## 任务要求
请逐字摘录数据中从包含“At what camera-measured”的那一行起、直到数据末尾的各行，首尾两行都要包括在内，答案中不要包含图片。

## 本题数据
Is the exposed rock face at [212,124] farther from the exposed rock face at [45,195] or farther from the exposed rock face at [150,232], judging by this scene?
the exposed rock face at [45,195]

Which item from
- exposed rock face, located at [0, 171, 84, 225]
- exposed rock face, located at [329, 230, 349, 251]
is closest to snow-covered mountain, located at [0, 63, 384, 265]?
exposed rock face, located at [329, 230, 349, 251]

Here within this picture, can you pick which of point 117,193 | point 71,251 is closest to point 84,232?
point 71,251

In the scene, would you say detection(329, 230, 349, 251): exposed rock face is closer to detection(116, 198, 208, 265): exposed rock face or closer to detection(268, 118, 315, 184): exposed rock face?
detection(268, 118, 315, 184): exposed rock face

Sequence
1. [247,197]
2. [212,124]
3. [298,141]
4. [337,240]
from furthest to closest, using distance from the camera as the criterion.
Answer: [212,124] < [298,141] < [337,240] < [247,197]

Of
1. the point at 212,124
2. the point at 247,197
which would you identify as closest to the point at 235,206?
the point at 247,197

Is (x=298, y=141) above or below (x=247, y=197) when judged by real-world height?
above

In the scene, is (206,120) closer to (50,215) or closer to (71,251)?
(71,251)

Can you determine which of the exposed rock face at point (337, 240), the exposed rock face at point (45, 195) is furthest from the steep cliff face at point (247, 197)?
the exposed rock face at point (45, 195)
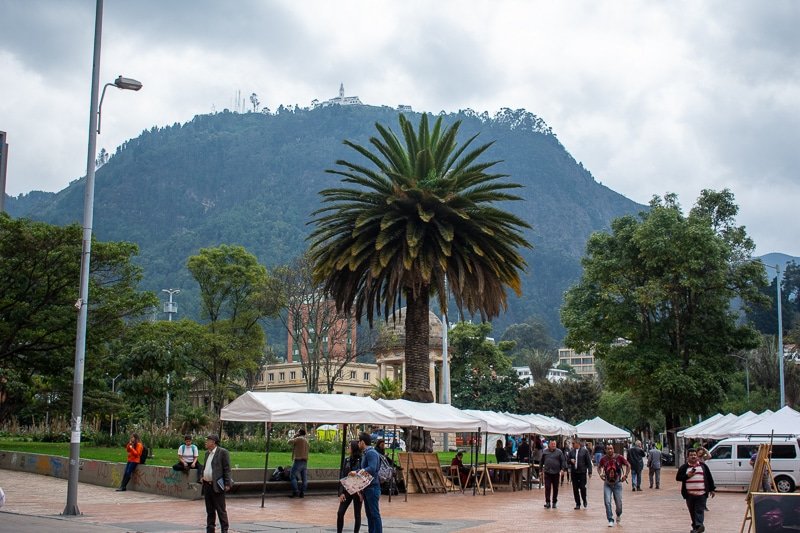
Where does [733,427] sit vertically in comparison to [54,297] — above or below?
below

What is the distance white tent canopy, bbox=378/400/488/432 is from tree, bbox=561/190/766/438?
70.3ft

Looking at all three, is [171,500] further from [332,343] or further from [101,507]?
[332,343]

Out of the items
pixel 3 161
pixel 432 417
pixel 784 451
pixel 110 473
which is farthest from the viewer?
pixel 3 161

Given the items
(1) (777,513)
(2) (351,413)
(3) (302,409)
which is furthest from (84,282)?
(1) (777,513)

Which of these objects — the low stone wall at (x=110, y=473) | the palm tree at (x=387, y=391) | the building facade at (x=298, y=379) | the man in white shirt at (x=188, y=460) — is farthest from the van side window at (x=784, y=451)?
the building facade at (x=298, y=379)

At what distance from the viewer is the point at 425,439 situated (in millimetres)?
34375

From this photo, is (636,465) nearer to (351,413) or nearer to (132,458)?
(351,413)

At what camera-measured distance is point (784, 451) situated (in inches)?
1212

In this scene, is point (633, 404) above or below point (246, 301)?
below

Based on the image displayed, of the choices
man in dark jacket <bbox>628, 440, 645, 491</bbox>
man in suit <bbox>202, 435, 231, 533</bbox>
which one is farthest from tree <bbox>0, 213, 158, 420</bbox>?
man in suit <bbox>202, 435, 231, 533</bbox>

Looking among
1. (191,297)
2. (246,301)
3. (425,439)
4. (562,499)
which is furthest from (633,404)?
(191,297)

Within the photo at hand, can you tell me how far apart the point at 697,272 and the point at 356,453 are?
36544 mm

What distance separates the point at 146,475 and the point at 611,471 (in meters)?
12.2

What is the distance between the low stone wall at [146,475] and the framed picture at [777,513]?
1412 cm
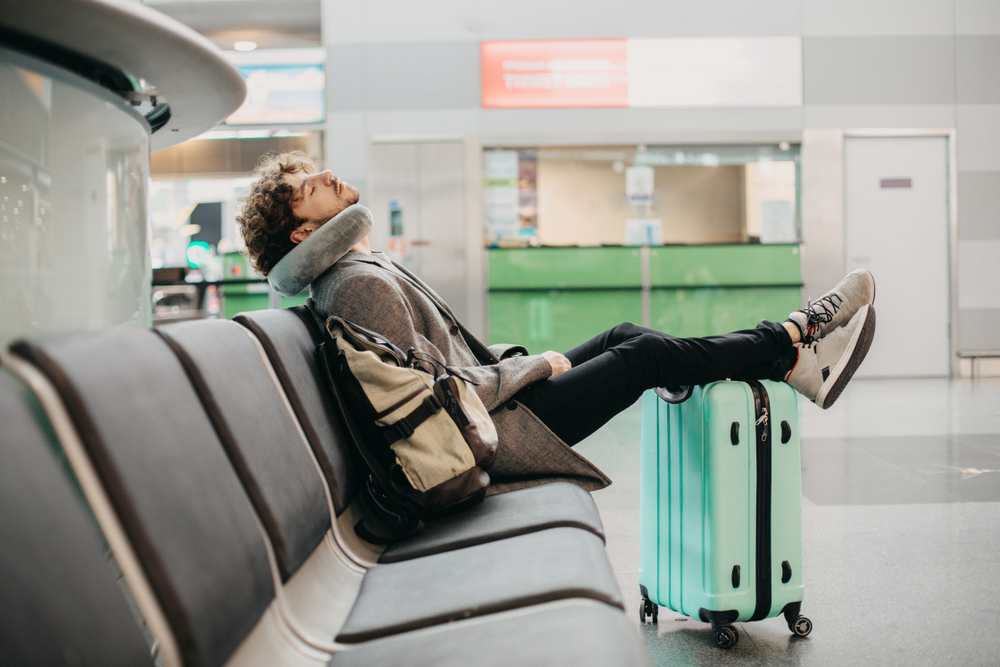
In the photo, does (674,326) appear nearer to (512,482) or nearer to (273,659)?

## 输出结果
At what camera-measured distance is point (784, 451) situated (in inches)?
1212

In this scene, is point (633, 404) above or below point (246, 301)?
below

Based on the image displayed, of the choices
man in dark jacket <bbox>628, 440, 645, 491</bbox>
man in suit <bbox>202, 435, 231, 533</bbox>
which one is farthest from tree <bbox>0, 213, 158, 420</bbox>?
man in suit <bbox>202, 435, 231, 533</bbox>

Looking among
1. (191,297)
2. (246,301)
3. (425,439)
4. (562,499)
which is furthest from (633,404)?
(191,297)

Within the photo at hand, can you tell me how far apart the point at 697,272 and the point at 356,453 are?
36544 mm

What distance separates the point at 146,475 and the point at 611,471 (in meters)?
12.2

What is the distance between the low stone wall at [146,475] and the framed picture at [777,513]?
1412 cm
In the photo, does (674,326) appear nearer to (512,482) or nearer to (273,659)?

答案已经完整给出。